Amazon's shares rose about 11% to $135.50 after the e-commerce titan forecast upbeat third-quarter revenue, while those of Apple rose more than 3% as the company said appetite for iPhones remained strong despite consumers tightening spending.

"The results are good enough to support Apple's stock which has done much better in the current market rout, further justifying the company's 'safe haven' status when the going gets tough," Haris Anwar, Investing.com analyst, said.

The U.S. stock market's hyper surge in the past decade has been fuelled by high-growth and megacap companies, but rising interest rates to combat decades-high inflation as well as a sharp rally in the dollar have taken a toll since the start of the year.

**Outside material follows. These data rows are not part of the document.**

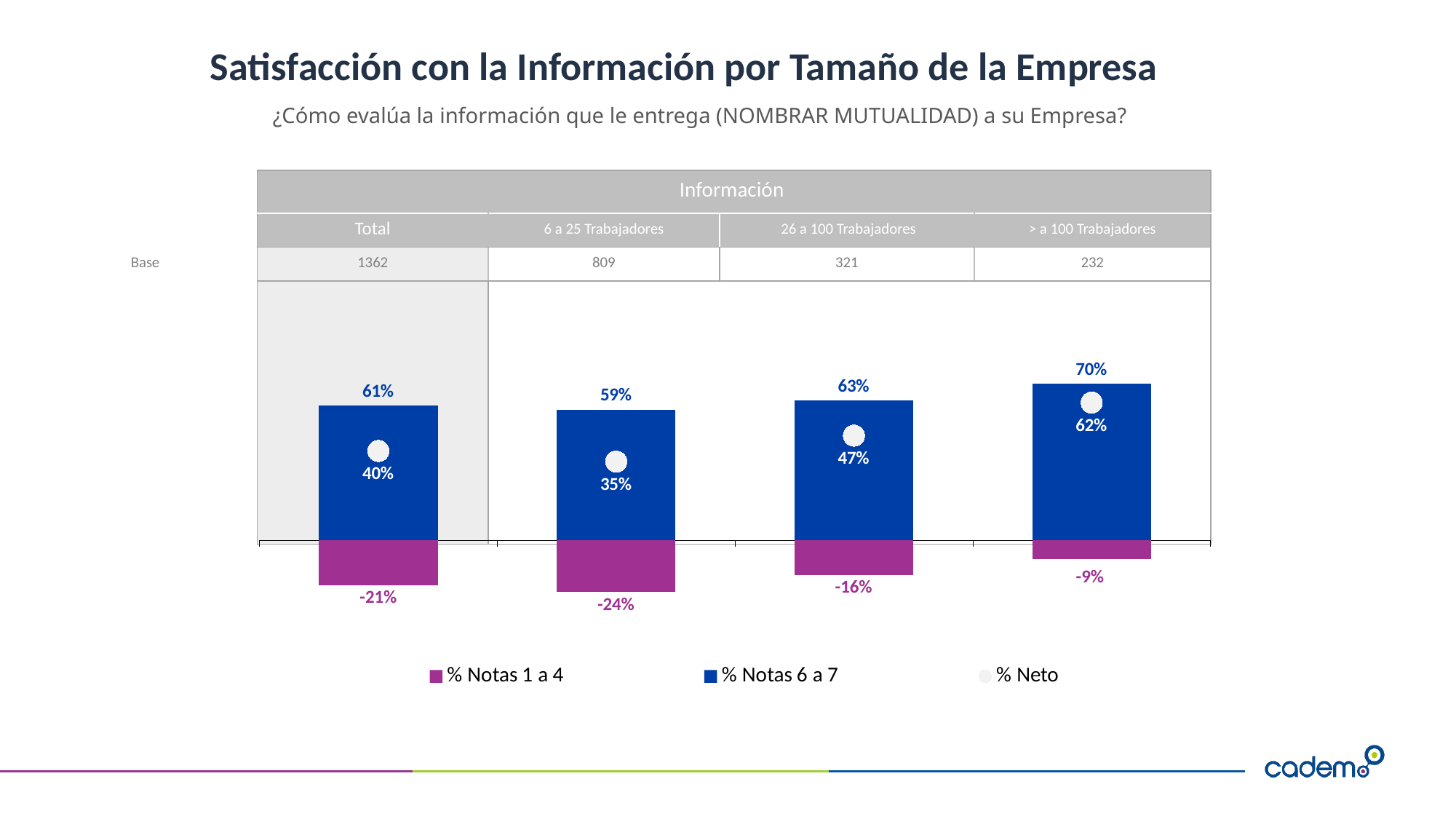
How many categories are shown on the x axis? 4 Which category has the lowest % Neto value? 6 a 25 Trabajadores What kind of chart is shown on the slide? Combination bar and line chart (bars with dot markers for % Neto) Which category has the highest % Notas 6 a 7 value? > a 100 Trabajadores What is the difference between the % Notas 6 a 7 values for > a 100 Trabajadores and 6 a 25 Trabajadores? 11 percentage points What is the % Notas 6 a 7 value for Total? 61% How many series does the legend list? 3 Which is larger, the % Neto for Total or the % Neto for 26 a 100 Trabajadores? 26 a 100 Trabajadores What is the % Notas 6 a 7 value for > a 100 Trabajadores? 70% What is the Base value shown for 26 a 100 Trabajadores? 321 What is the % Notas 1 a 4 value for 6 a 25 Trabajadores? -24% What is the % Neto value for 26 a 100 Trabajadores? 47%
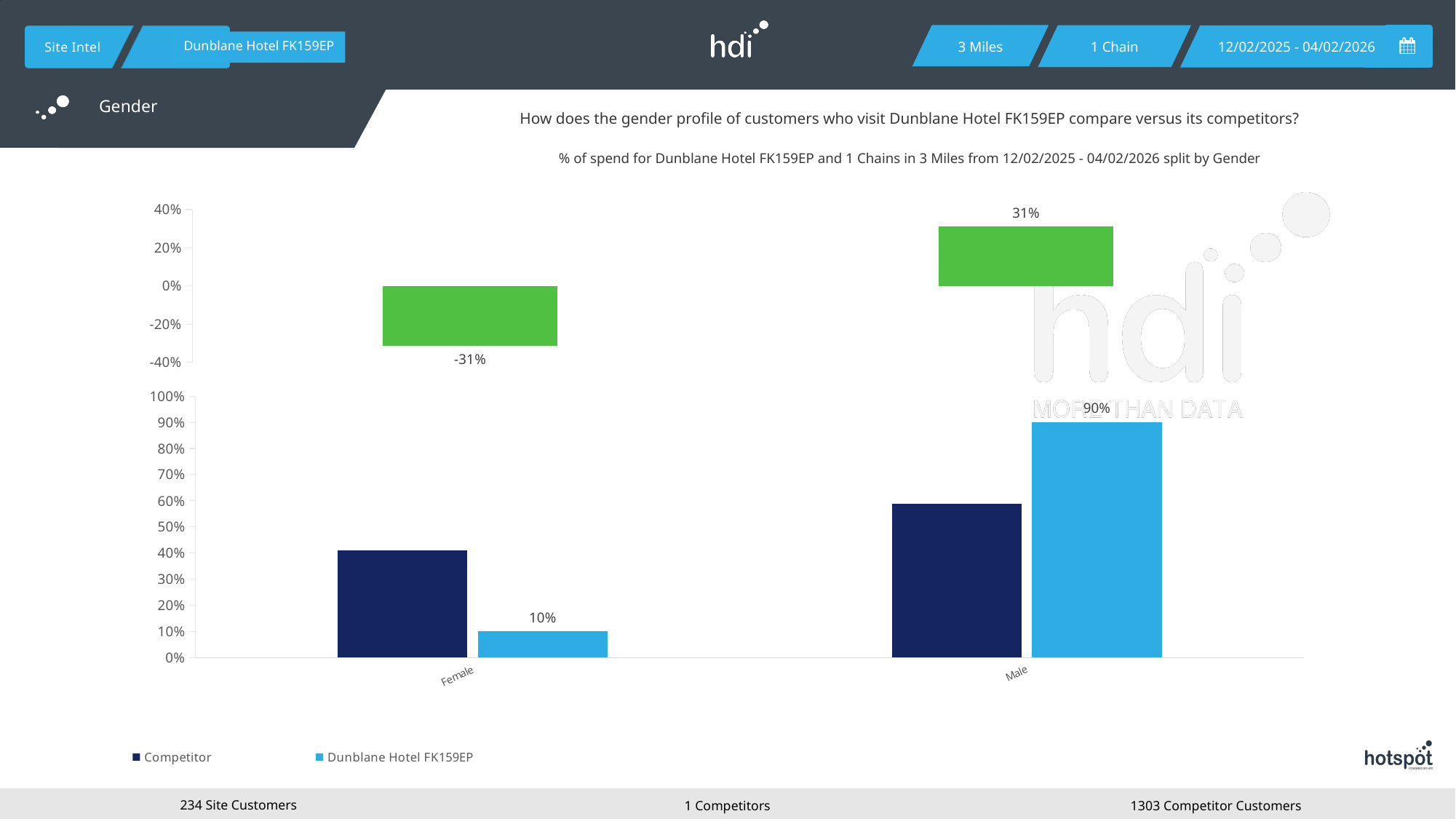
In the bottom chart, is the Competitor value for Male greater or less than 50%? greater In the top chart, what is the value shown for the Female category? -31% How many categories are shown on the x axis of the bottom chart? 2 How many series does the legend of the bottom chart list? 2 In the bottom chart, which category has the higher value for Dunblane Hotel FK159EP? Male In the bottom chart, what is the difference between the Dunblane Hotel FK159EP values for Male and Female? 80% In the bottom chart, is the Competitor value for Female greater or less than 50%? less In the bottom chart, what is the value for Dunblane Hotel FK159EP in the Female category? 10% In the bottom chart, which is larger for the Female category: Competitor or Dunblane Hotel FK159EP? Competitor What kind of chart is the bottom chart? Bar chart In the top chart, what is the value shown for the Male category? 31% In the bottom chart, what is the value for Dunblane Hotel FK159EP in the Male category? 90%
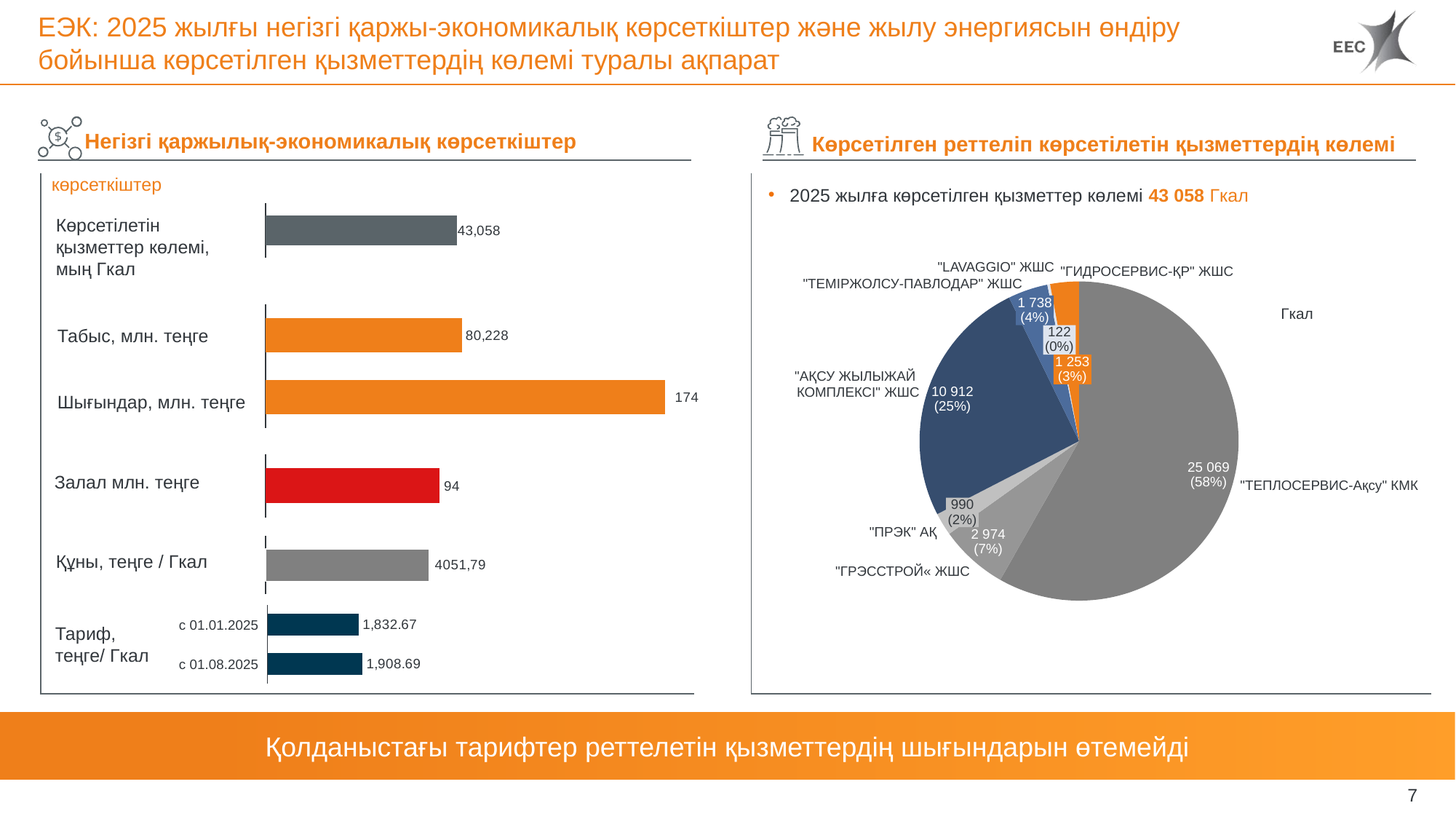
What kind of chart is the right chart titled "Көрсетілген реттеліп көрсетілетін қызметтердің көлемі"? pie chart In the right pie chart, how many slices are there? 7 What kind of chart is the left chart titled "Негізгі қаржылық-экономикалық көрсеткіштер"? bar chart In the left bar chart, what is the value for "Залал млн. теңге"? 94 In the left bar chart, what is the value for "Табыс, млн. теңге"? 80,228 In the left bar chart, what is the difference between the tariff from 01.08.2025 (1,908.69) and the tariff from 01.01.2025 (1,832.67)? 76.02 In the left bar chart, what is the tariff value for "с 01.08.2025"? 1,908.69 In the right pie chart, what is the value (Гкал) for "ГРЭССТРОЙ« ЖШС? 2 974 In the right pie chart, what share does "АҚСУ ЖЫЛЫЖАЙ КОМПЛЕКСІ" ЖШС have? 25% In the left bar chart, what is the value for "Құны, теңге / Гкал"? 4051,79 In the right pie chart, which company has the largest slice? "ТЕПЛОСЕРВИС-Ақсу" КМК In the right pie chart, which company has the smallest slice? "LAVAGGIO" ЖШС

Earlier this week, upbeat results from Alphabet and Microsoft reassured investors burnt by a slump in their shares in the first half of the year.

Amazon, like much of the retail industry, is bracing for a pullback in consumer spending as people stick to lower-priced essentials to tide over economic woes.

The e-commerce giant's booming cloud business, coupled with a ramp up in service offerings, is likely to help cushion the impact of soaring costs.

Kingsview Investment Management portfolio manager Paul Nolte, however, was more skeptical in the light of warnings from some major retailers including Walmart.

"We think that the consumer is not as strong as maybe portrayed by the reaction to Amazon."